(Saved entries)
——————

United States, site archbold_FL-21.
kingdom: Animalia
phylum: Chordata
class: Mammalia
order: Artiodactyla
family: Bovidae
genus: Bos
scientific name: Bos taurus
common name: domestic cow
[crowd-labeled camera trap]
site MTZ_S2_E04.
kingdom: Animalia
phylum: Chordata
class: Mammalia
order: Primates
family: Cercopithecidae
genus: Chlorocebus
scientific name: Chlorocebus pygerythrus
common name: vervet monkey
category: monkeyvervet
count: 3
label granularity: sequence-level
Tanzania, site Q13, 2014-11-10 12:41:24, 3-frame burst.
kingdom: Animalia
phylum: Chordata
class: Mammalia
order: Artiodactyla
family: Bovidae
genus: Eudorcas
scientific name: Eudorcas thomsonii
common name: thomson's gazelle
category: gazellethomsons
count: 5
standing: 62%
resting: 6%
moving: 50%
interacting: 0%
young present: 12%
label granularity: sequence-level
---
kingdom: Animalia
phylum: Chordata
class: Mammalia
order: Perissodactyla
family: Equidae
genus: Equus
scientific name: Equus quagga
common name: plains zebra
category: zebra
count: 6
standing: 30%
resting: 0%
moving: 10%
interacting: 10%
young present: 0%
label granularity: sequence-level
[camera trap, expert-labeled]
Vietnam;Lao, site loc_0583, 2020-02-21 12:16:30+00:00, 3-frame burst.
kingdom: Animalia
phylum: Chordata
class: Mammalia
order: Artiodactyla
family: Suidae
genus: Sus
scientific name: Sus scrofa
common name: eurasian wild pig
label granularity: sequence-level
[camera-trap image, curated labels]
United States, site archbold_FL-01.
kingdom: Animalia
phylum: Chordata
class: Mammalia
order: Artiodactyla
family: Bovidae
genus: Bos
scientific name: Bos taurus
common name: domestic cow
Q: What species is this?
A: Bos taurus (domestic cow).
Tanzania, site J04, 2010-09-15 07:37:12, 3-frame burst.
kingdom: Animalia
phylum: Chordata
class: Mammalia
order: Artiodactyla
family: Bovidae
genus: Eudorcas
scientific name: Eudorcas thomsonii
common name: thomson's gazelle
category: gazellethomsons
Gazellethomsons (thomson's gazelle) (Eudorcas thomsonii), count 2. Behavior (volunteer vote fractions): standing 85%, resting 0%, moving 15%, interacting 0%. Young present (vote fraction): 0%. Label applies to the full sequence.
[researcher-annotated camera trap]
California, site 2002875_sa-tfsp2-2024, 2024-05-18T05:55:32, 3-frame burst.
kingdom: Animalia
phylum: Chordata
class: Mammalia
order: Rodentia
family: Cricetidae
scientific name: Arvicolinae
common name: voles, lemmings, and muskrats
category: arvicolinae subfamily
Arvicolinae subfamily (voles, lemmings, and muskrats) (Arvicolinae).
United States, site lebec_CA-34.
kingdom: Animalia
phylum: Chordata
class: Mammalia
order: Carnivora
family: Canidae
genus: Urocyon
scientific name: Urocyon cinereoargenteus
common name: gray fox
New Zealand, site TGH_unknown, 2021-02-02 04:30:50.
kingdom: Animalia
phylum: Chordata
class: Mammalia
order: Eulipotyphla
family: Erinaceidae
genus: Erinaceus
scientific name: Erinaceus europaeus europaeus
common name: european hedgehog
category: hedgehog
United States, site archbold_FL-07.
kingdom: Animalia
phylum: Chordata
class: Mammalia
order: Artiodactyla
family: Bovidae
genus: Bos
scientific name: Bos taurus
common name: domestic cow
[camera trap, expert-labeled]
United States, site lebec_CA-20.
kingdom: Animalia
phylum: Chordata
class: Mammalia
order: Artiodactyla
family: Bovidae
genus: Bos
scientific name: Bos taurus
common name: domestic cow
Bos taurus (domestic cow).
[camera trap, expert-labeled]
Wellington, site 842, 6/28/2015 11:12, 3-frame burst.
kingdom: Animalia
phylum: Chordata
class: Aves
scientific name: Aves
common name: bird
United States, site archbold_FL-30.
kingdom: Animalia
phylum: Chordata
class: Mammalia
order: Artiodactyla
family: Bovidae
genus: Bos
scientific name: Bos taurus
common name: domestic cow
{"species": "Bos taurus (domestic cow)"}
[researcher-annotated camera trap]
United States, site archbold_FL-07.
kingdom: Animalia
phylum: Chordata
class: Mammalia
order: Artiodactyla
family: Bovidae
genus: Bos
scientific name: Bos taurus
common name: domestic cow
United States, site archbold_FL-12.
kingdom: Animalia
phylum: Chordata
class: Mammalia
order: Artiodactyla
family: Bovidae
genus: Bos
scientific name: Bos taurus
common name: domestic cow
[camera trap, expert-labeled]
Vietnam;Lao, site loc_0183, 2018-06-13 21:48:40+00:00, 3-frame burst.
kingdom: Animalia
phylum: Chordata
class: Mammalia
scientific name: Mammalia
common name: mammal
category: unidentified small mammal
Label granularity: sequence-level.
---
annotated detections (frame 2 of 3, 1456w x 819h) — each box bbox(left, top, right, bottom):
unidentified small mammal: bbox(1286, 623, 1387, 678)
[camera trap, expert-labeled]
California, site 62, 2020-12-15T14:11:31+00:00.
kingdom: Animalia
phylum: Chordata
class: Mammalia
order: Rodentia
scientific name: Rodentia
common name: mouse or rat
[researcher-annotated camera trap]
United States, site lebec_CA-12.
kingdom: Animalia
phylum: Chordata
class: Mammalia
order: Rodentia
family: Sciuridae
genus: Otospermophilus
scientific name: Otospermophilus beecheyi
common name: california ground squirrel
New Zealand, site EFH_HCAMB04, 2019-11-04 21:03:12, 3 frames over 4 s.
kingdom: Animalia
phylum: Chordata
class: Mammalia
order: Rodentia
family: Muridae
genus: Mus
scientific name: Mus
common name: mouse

——————

What to produce = From the records, copy out each line that includes the string "Vietnam".

Expected output =
Vietnam;Lao, site loc_0583, 2020-02-21 12:16:30+00:00, 3-frame burst.
Vietnam;Lao, site loc_0183, 2018-06-13 21:48:40+00:00, 3-frame burst.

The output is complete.